Reputation: 333
I have here a training set, a validation set and a test set. I want to know how can I train a model over different parameters (defined by a grid on caret), but with the classification metrics calculated over the validation set?
If I have the following syntax...
TARGET <- iris$Species
trainX <- iris[,-5]
ctrl <- trainControl(method = "cv")
svm.tune <- train(x=trainX,
y= TARGET,
method = "svmRadial",
tuneLength = 9,
preProc = c("center","scale"),
metric="ROC",
trControl=ctrl)
svm.tune
Is there a direct form to obtain the metrics over the validation set as the print of svm.tune
? Or should I use 'predict' for each considered fit by hand?
As I'm new to caret grammar, I know how to obtain the metrics for cross-validation, but I would like to redirect the computations to this validation set. Which parameters should I use?
EDIT: Is there a way to show the classification metrics for each set of parameters of the grid using a validation set instead of cross-validation?
Upvotes: 1
Views: 677
Reputation: 1549
You can do this by specifying index
and indexOut
arguments to trainControl
. I will use an example on the diamonds
data from the ggplot2
package to highlight.
library(caret)
data(diamonds, package = "ggplot2")
# create a mock training and validation set
training = diamonds[1:10000,]
validation = diamonds[10001:11000,]
Then use the createFolds
function to create some cross validation folds for each model fit. The default returnTrain = FALSE
would normally return hold out rather than keep in hence it's specification as TRUE.
trainIndex = createFolds(training$price, returnTrain = TRUE)
Now we will create one data frame that contains both the training and validation sets, and create a list of hold out indicies of equal length to the number of training folds.
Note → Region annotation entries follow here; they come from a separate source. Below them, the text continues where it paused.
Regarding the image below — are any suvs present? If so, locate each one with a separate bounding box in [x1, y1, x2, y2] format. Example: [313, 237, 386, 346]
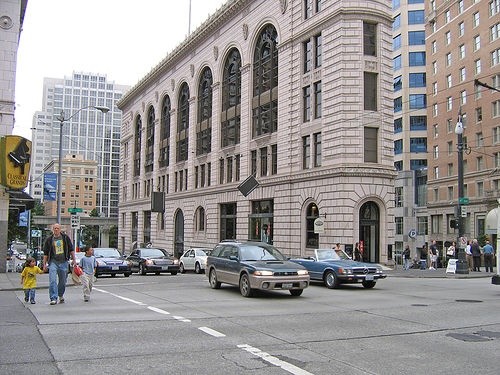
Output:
[203, 239, 311, 297]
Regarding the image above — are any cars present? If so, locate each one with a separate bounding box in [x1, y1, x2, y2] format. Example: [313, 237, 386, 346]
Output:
[69, 251, 85, 273]
[178, 247, 214, 274]
[90, 247, 133, 278]
[126, 248, 181, 276]
[16, 262, 24, 272]
[289, 247, 389, 289]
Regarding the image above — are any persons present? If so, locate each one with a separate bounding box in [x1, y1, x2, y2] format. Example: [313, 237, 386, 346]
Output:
[482, 241, 494, 273]
[402, 245, 411, 270]
[471, 239, 482, 271]
[336, 242, 342, 249]
[448, 242, 455, 258]
[79, 247, 96, 302]
[21, 259, 44, 303]
[354, 243, 362, 261]
[465, 240, 473, 270]
[44, 224, 79, 304]
[429, 240, 439, 271]
[420, 245, 428, 270]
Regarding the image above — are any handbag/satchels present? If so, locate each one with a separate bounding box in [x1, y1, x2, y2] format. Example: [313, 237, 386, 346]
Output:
[446, 246, 453, 256]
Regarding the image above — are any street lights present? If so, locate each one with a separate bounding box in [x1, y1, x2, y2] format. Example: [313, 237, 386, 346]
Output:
[453, 112, 470, 274]
[56, 104, 111, 225]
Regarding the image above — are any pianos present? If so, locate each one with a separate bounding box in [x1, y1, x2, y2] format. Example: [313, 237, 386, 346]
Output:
[8, 138, 30, 174]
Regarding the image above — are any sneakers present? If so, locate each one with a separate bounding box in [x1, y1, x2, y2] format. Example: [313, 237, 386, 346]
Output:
[84, 296, 88, 302]
[30, 299, 35, 304]
[25, 297, 29, 302]
[50, 301, 57, 305]
[59, 296, 65, 301]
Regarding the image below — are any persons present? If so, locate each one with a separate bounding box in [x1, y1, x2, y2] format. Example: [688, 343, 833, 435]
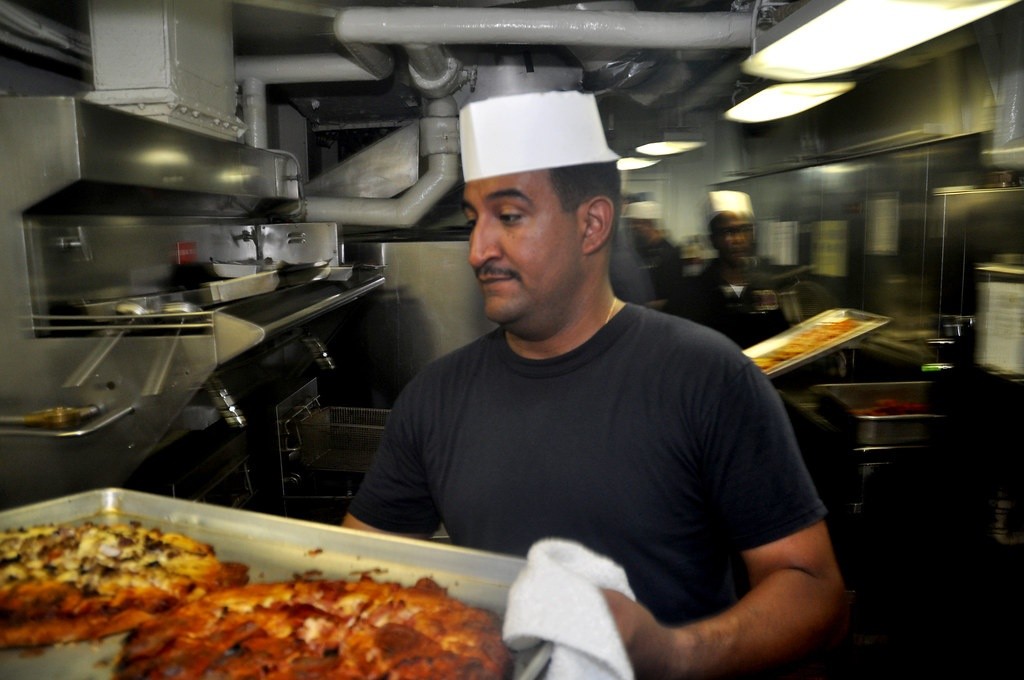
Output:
[625, 203, 685, 314]
[689, 207, 793, 351]
[339, 91, 840, 680]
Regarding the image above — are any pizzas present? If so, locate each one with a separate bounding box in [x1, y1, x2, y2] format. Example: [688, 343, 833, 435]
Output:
[750, 318, 856, 369]
[0, 524, 250, 648]
[110, 577, 516, 680]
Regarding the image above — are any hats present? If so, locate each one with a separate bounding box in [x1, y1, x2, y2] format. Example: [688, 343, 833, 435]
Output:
[620, 198, 657, 220]
[460, 90, 621, 183]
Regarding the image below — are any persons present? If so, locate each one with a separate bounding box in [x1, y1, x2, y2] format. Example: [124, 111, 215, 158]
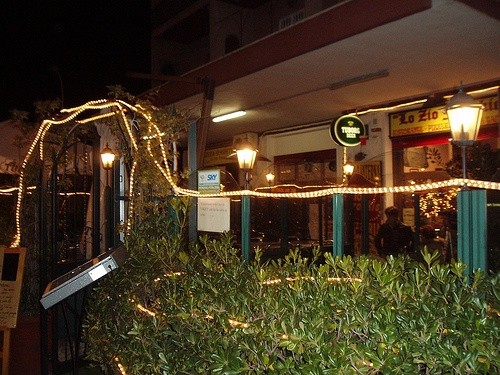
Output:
[419, 225, 446, 269]
[375, 206, 419, 264]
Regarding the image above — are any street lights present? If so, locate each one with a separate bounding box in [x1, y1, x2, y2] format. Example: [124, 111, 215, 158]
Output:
[233, 143, 258, 264]
[101, 142, 115, 250]
[446, 89, 485, 285]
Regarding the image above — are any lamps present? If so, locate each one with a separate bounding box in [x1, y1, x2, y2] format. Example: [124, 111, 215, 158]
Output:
[211, 109, 247, 123]
[330, 69, 390, 91]
[439, 81, 486, 191]
[342, 158, 354, 187]
[232, 134, 259, 184]
[265, 169, 275, 193]
[99, 142, 117, 188]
Note these indicies just correspond to the rows of my data that are the validation set.
dat = rbind(training,validation)
valIndex = lapply(trainIndex,function(i) 10001:11000)
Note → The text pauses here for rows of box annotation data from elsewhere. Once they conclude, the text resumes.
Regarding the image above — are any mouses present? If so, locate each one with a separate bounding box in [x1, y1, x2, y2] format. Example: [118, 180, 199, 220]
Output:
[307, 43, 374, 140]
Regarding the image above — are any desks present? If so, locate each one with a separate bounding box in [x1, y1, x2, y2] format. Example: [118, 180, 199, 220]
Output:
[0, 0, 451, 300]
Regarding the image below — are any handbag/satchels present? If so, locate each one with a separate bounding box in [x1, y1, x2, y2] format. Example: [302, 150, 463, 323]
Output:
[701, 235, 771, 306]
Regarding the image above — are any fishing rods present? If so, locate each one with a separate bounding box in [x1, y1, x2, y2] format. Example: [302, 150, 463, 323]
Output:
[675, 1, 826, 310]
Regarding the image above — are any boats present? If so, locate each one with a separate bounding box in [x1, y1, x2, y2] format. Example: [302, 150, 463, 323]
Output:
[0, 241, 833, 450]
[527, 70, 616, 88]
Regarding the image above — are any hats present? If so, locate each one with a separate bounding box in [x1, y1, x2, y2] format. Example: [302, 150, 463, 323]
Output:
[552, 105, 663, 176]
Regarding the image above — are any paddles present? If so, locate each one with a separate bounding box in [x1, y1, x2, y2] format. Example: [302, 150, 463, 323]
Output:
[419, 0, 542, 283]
Then in specification of the trainControl
object we pass these two lists of indicies to the arguments index
and indexOut
, the indicies to fit and test respectively and train our model. ("lm" here for speed)
trControl = trainControl(method = "cv",
index = trainIndex,
indexOut = valIndex)
train(price~., method = "lm", data = dat, trControl = trControl)
## Linear Regression
##
## 11000 samples
## 9 predictors
##
## No pre-processing
## Resampling: Cross-Validated (10 fold)
##
## Summary of sample sizes: 8999, 8999, 9000, 9000, 8999, 9000, ...
##
## Resampling results
##
## RMSE Rsquared RMSE SD Rsquared SD
## 508.0062 0.9539221 2.54004 0.0002948073
You can convince yourself that you are indeed doing what you aim to, either by keeping all the resampling info and testing one of them by fitting manually (you know the indicies used for fitting so can do this). Or maybe just seeing that if we only use the training data we get different resampling results. (Since the folds were initially fixed then we would expect the same if it wasn't using the validation set, got rid of the randomness in rerunning train
)
train(price~., method = "lm", data = training,trControl = trainControl(
method = "cv", index = trainIndex
))
## Resampling results
##
## RMSE Rsquared RMSE SD Rsquared SD
## 337.6474 0.9074643 9.916053 0.008115761
Hope that helps.
Edit:
OK just noticed OP asked about classification example, however the answer holds true for both.
Upvotes: 2